El uso de la electrónica por parte de Haya de la Torre interactúa con los vientos de Baker mediante roces que generan texturas inesperadas. Estos instrumentistas nacionales permiten que el fallo técnico guíe el curso de la sesión. La batería de Ychicawa y el bajo de Leguía responden a estos imprevistos con una naturalidad que solo otorga el oficio acumulado en los escenarios de Lima. Los ruidos accidentales dejan de percibirse como estorbos para integrarse en una estructura orgánica que celebra la fragilidad del equipo y del instrumentista.

Este registro de A Tutiplén Records documenta la fricción entre el hombre y sus herramientas de trabajo en un contexto sudamericano de autogestión constante. La ausencia de retoques posteriores preserva la temperatura real de una sala de grabación donde el riesgo de que todo colapse se mantiene latente. Los cuatro músicos peruanos demuestran que la excelencia reside en saber reaccionar ante lo inesperado. El valor de la obra aumenta conforme aparecen esas pequeñas grietas sonoras que delatan la humanidad detrás de los cables y los parches.

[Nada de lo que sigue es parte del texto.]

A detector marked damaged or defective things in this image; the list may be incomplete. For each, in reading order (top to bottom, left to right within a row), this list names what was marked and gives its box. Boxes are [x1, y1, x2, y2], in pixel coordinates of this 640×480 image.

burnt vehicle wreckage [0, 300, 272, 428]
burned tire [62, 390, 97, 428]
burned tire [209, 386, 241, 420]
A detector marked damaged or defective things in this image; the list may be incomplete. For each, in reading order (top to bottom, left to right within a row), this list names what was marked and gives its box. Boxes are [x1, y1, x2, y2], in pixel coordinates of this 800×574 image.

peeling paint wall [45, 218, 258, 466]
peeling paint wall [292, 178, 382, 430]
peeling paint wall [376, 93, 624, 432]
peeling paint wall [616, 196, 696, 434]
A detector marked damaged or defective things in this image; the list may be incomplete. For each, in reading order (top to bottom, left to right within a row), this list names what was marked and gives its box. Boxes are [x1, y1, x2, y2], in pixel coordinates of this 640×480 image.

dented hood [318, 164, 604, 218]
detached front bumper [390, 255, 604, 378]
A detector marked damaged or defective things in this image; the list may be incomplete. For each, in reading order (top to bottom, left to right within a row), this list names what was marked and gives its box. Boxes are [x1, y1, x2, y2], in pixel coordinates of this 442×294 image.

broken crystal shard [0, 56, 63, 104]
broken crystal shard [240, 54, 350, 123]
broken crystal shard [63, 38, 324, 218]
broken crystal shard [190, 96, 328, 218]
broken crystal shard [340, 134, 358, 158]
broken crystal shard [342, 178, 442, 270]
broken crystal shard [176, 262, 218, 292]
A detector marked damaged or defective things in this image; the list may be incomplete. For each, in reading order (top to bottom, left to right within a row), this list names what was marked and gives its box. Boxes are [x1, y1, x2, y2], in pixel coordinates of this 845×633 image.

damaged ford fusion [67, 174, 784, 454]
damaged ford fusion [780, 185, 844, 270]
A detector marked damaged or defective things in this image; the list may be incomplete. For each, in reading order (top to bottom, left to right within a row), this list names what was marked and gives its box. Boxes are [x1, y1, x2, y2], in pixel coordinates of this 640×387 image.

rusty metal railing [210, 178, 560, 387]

La estética del accidente otorga a la pieza una identidad física que se aleja de la pulcritud artificial dominante en el mercado. Quien escucha este álbum percibe el esfuerzo y la duda que preceden a cada decisión creativa tomada en tiempo real. Pinball se consolida mediante esa suma de aciertos y errores que definen la vida misma dentro de la vanguardia nacional. La música termina de armarse en los oídos del oyente como una estructura que se sostiene gracias a su propia inestabilidad.